The third big challenge Peter and Paul faced was to develop indigenous ways of worshipping in order to survive. At first there was enough freedom for the first Christians to continue worshipping in the synagogues, but their hopes of a lasting welcome were spoilt by organised resistance. This must have upset those first Christians deeply because it dashed their hopes that mainstream Judaism would recognise its Messiah. But they adapted quickly. The first Christians simply found other places to worship, in homes on other days of the week – notably Sunday. One of the least analysed trends of recent times has been the changing use of Sunday in Britain. The notion of Sunday as a collective day of worship and rest has given way to one of individualised leisure for some and contractual work for others.
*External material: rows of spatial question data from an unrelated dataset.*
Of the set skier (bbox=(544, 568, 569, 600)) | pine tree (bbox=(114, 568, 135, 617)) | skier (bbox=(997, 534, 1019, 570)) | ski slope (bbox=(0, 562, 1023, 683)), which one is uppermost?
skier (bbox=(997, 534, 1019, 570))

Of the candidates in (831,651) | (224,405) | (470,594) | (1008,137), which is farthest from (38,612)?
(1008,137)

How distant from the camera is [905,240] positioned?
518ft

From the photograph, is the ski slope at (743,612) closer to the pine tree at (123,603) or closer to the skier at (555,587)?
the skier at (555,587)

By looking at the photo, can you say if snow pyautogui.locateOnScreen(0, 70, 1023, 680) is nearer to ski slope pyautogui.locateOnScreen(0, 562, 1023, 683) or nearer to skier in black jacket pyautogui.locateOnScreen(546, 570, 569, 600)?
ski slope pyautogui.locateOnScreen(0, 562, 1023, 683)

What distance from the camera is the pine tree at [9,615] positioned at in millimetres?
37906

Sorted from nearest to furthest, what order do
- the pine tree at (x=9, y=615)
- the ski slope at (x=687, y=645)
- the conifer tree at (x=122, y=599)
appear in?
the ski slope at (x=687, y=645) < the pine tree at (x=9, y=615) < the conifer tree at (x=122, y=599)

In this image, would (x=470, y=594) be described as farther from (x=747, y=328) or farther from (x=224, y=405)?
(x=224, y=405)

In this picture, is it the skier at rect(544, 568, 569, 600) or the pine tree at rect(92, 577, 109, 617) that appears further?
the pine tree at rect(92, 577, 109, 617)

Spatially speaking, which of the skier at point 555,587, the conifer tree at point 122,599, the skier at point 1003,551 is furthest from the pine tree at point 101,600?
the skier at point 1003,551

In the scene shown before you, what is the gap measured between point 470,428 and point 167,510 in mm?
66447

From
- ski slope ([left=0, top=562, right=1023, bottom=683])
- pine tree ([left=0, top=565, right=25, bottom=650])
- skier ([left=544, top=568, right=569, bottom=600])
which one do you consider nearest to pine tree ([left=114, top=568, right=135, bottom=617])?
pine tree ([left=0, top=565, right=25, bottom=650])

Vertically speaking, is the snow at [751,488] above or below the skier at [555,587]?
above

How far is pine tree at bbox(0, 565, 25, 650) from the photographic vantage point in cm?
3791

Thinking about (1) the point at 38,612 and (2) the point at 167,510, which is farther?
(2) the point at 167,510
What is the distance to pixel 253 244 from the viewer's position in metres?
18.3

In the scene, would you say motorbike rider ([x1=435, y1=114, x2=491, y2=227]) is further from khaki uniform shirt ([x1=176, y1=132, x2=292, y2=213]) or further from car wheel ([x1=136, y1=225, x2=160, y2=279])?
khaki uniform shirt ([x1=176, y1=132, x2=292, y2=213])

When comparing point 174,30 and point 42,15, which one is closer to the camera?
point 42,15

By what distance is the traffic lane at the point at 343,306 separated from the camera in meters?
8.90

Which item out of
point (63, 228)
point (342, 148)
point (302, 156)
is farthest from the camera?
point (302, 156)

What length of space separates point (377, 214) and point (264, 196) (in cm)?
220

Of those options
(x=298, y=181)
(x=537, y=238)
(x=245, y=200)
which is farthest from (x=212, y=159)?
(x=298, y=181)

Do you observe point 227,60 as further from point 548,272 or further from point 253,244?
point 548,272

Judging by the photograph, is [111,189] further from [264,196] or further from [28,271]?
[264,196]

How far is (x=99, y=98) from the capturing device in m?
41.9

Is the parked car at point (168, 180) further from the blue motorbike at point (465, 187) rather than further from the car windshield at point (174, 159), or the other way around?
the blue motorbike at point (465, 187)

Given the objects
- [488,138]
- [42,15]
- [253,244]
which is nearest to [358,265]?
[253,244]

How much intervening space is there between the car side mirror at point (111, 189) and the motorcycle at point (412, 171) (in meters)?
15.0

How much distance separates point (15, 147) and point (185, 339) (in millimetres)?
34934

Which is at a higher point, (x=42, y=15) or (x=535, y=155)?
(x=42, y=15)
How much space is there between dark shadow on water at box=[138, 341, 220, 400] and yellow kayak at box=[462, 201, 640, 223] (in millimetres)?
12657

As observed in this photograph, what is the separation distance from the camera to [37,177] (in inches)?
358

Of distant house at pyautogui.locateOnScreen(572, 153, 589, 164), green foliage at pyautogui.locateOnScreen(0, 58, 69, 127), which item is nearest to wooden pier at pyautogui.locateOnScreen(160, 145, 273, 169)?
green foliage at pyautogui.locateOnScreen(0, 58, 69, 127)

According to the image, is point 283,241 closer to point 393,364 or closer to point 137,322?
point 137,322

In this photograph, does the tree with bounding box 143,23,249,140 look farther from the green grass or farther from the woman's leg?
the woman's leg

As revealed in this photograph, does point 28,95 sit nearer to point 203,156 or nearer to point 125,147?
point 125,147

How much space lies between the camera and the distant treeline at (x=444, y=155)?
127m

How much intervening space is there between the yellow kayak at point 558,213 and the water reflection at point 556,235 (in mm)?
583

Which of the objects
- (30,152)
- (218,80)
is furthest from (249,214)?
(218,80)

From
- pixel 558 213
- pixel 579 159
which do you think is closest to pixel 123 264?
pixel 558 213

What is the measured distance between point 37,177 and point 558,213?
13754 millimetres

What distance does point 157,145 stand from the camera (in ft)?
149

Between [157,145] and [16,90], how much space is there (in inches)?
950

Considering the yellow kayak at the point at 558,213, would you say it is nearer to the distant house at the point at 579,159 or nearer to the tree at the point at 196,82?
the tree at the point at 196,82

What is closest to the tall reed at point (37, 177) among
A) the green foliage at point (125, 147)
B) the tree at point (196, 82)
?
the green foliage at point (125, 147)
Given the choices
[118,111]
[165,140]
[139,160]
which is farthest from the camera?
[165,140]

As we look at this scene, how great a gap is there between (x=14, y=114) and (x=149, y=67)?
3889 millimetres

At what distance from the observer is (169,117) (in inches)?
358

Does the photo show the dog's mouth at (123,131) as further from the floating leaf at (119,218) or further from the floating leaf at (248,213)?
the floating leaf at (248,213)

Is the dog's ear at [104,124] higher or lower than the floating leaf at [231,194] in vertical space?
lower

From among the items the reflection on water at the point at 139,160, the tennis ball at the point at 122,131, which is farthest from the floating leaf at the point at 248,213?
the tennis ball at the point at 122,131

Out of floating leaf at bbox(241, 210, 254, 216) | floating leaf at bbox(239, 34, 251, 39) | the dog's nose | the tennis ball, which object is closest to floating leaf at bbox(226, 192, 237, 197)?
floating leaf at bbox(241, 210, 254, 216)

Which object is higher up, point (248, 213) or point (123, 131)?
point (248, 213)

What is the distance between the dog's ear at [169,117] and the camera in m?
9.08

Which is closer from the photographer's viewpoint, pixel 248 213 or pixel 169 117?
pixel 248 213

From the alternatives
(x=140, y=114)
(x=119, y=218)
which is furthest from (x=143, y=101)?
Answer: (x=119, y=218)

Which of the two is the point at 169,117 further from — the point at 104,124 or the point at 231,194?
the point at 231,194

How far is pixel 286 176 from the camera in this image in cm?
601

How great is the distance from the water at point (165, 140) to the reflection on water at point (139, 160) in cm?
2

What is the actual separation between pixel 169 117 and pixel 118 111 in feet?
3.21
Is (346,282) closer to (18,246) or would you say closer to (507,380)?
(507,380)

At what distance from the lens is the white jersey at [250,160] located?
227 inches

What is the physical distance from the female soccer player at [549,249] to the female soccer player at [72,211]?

This trend took off in the 1980s but found its wings with the Sunday Trading Act 1994. If we really cared about our national carbon footprint we could reduce it from seven steps to six in a week by limiting work on Sundays, but this is not the particular point I want to make here.

 

The impact of more people working on Sundays and more events being arranged on Sundays – both public and private – has resulted in sporadic church attendance syndrome. There are two ways for the Church to address this. One is boldly to re-assert the words of the writer of the letter to the Hebrews who said: ‘do not neglect to meet together, as is the habit of some, but encourage one another, and all the more as you see the Day approaching’. The more people prioritise meeting with other Christians to worship with them, the greater the blessing of encouragement. The consequences of the choices we make each Sunday over what to do are not limited to us – they impact on many others: those who want to worship, those who have to work.

 

The other way for the Church to address this is to offer worship, encouragement and learning at other times of the week and perhaps in other places. Across the country churches are adapting to the new culture in what are termed fresh expressions of church. We are privileged to have historic churches to worship in, visual symbols of the presence of God in our world, but Jesus also said that where two or three are gathered together in his name, he is there with them. Christian communities can – and do – gather in many other places and guises because of the particular needs or interests of the group. This may be a subterranean development at the moment, but it will become more apparent as the years pass.

 

I wonder how we would cope if, instead of living in 2008 we were living in 68AD and ours was one of the first churches that the apostles established and left with the task of sharing the Gospel with the surrounding community. Would our confidence in God lead us out into the community with the good news or would we close ranks on the spiritual treasures gifted to us? The question seems academic but it isn’t, because ours is one of those churches – founded on the faith and work of St. Peter and St. Paul.